Neste dia, na Missa Crismal, o presbitério renova as promessas sacerdotais diante do Bispo. Uma destas promessas revela claramente a missão do padre. Ela reza assim: “Quereis ser fiéis distribuidores dos mistérios de Deus pela missão de ensinar, pela sagrada Eucaristia e demais celebrações litúrgicas, seguindo o Cristo Cabeça e Pastor, não levados pela ambição dos bens materiais, mas apenas pelo amor aos seres humanos?”

Cena simbólica

Vamos contemplar os gestos de Jesus e sua relação com nossa vida:

- vestir o avental: revestir-se de simplicidade, de ternura, de presença, de serviço desinteressado.

- tirar o manto: arrancar tudo que impede o serviço, a prontidão, a disponibilidade.

- levantar-se da mesa: estar à mesa é muito bom. Mas há sempre uma situação que nos espera, um ambiente carente, um serviço urgente. Levantar-se da mesa e sentar-se à mesa é uma dinâmica constante em nossa vida. Movimentos de partida e de chegada.

- levantou-se da mesa: não se pode servir permanecendo no comodismo. Algo precisa ser feito. O Senhor “precisa” de mim, como precisou do jumentinho: “O Senhor precisa dele”.

- ficar de pé: é o gesto que fazemos quando ouvimos o evangelho na celebração. Significa prontidão para deslocar-se, para sair em qualquer direção. Prontidão para viver a Boa Nova do Reino de Deus. Estar à mesa é sinal de fraternidade, mas é preciso saber a hora certa de se levantar e sair para servir.

- tirou o manto: é abrir mão do poder. Algo que brota de dentro. O manto impede a liberdade dos movimentos. Ele traz a aparência de poder. Há “mantos” que prendem e amarram. O Senhor trocou o manto pelo avental. Quais são meus “mantos”? Costumo colocar o avental?

- colocou água na bacia...: Jesus não faz serviço pela metade. Não tem receio de se inclinar até o chão para lavar os pés dos seus discípulos. Não faz distinção de ninguém. Lava os pés de todos.

- depois, voltou à mesa: retomou o manto, mas não tirou o avental. Ele quer mostrar que seu discípulo deve ser sempre servidor. Não se pode tirar o avental do serviço. Qualquer posto ou cargo ou ministério que se ocupar deve estar ali, sob o manto do poder, o avental do serviço. Então deve ser poder-serviço. Todo exercício de poder sem a dimensão do serviço (avental) está fadado a oprimir, a se corromper, a sacrificar vidas.

Vê-se, pois, que a Eucaristia foi instituída para formar um só Corpo. O corpo sacramental de Cristo no pão consagrado deve transformar o comungante no Corpo eclesial.

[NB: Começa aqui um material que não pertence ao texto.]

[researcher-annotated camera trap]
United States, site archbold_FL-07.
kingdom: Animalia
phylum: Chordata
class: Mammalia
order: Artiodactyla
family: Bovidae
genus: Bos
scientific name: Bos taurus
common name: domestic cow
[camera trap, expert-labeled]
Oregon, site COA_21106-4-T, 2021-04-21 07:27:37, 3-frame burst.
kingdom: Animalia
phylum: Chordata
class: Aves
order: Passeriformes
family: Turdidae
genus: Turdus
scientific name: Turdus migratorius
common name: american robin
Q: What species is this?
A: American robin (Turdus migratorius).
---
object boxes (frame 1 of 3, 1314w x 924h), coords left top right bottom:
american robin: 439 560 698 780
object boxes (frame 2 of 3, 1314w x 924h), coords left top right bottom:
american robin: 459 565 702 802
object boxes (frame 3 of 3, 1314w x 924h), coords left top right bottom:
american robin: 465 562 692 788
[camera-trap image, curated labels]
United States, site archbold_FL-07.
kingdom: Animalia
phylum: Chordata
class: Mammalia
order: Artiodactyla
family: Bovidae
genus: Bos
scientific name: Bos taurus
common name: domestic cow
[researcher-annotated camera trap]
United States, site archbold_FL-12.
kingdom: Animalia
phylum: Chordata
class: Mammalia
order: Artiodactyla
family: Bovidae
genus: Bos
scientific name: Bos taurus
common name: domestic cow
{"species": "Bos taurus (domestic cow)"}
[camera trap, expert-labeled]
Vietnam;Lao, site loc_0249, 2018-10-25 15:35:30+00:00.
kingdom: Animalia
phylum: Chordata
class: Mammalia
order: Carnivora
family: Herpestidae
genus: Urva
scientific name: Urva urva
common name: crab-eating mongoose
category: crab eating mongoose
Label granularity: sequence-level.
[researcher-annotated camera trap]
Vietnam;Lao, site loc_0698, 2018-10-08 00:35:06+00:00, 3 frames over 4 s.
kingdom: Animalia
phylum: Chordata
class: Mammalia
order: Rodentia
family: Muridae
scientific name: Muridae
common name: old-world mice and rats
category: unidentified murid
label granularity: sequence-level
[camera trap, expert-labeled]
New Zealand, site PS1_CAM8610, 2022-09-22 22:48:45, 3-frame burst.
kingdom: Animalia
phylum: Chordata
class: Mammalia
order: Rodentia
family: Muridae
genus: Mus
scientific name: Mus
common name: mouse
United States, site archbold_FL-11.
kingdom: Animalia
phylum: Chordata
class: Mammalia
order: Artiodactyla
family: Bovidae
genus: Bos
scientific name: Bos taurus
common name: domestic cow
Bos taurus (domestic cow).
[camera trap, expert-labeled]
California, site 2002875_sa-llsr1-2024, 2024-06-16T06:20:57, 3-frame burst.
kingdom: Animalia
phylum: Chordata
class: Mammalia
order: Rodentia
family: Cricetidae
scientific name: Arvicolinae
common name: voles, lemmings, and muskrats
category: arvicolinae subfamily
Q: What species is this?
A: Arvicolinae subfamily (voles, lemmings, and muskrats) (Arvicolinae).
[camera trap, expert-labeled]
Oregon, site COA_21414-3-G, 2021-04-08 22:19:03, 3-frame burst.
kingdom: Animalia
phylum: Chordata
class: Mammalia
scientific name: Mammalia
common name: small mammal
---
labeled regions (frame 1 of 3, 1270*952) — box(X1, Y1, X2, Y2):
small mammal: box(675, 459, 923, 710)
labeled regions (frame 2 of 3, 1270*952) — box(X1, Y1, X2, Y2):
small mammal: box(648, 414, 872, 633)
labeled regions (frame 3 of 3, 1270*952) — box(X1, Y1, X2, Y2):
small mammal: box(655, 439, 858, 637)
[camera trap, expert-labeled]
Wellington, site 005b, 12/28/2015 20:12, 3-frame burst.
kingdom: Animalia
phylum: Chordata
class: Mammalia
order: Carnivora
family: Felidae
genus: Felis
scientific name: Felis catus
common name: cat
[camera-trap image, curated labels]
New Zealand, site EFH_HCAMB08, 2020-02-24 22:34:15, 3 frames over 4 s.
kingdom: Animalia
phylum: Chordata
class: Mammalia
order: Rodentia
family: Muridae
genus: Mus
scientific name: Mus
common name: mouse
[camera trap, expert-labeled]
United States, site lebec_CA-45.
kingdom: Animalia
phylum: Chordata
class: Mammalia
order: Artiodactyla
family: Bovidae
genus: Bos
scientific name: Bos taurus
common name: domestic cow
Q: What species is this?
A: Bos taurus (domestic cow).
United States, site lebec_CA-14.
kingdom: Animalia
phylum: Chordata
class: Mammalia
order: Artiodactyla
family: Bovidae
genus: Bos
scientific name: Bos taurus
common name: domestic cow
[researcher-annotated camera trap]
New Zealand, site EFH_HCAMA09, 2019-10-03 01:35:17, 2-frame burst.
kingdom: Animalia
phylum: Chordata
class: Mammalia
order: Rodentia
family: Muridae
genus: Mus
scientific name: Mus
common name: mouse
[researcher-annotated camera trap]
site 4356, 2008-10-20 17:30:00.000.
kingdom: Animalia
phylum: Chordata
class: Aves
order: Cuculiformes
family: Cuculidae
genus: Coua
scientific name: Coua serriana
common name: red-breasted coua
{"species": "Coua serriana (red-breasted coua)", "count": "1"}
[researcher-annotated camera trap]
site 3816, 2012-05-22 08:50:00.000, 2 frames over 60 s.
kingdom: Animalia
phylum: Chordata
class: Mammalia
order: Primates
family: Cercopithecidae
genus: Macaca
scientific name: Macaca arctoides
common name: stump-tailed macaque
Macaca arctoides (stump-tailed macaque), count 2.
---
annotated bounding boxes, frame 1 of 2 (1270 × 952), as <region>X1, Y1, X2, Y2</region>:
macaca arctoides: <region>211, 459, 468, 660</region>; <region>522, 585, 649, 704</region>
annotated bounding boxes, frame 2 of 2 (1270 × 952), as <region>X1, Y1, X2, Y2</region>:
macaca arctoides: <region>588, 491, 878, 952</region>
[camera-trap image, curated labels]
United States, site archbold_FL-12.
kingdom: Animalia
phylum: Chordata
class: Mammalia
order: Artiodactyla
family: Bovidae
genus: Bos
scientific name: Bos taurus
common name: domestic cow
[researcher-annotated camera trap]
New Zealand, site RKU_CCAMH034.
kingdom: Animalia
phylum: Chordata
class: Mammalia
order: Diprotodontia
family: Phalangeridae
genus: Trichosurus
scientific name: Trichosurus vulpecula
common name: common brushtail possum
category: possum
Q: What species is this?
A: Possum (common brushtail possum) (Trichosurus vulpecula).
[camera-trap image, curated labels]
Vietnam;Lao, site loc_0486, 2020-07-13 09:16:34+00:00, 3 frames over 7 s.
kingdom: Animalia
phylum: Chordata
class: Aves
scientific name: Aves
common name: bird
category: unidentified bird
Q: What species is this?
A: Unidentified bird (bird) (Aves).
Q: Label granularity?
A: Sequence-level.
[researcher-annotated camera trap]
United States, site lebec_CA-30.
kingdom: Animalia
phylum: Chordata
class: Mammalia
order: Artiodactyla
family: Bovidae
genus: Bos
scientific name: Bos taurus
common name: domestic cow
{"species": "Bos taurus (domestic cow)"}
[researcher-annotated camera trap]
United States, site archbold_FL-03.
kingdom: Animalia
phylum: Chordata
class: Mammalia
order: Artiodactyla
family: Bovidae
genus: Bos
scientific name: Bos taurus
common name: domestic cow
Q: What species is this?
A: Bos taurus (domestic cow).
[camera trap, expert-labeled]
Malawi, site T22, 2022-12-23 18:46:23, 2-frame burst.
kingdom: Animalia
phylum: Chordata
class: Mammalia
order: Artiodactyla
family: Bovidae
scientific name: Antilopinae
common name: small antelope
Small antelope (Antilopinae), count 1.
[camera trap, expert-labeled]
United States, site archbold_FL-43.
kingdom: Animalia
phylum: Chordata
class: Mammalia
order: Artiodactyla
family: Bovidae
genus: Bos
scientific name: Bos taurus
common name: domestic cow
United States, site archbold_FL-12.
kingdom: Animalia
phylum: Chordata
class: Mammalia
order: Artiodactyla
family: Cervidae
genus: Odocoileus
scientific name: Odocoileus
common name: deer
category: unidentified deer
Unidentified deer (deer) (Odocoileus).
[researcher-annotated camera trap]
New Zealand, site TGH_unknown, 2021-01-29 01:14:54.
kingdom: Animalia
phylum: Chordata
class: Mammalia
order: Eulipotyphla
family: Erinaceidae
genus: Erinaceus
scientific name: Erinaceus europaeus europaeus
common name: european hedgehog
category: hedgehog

O Espírito Santo transforma o pão e o vinho no Corpo e Sangue de Cristo, para que a assembléia celebrante e comungante se transforme no Corpo do Senhor, a Igreja. Provém daí a expressão clássica: a Eucaristia faz a Igreja e a Igreja faz a Eucaristia. Isto tem consequências profundas em nossa vida. A comunhão eucarística nos compromete com os membros (do corpo) que sofrem, que passam fome, que pecam, que estão afastados, que experimentam o abandono, que padecem por causa de nossas omissões e covardias. O senhor deu-nos o exemplo para que façamos o mesmo que ele fez: amou-nos até o fim!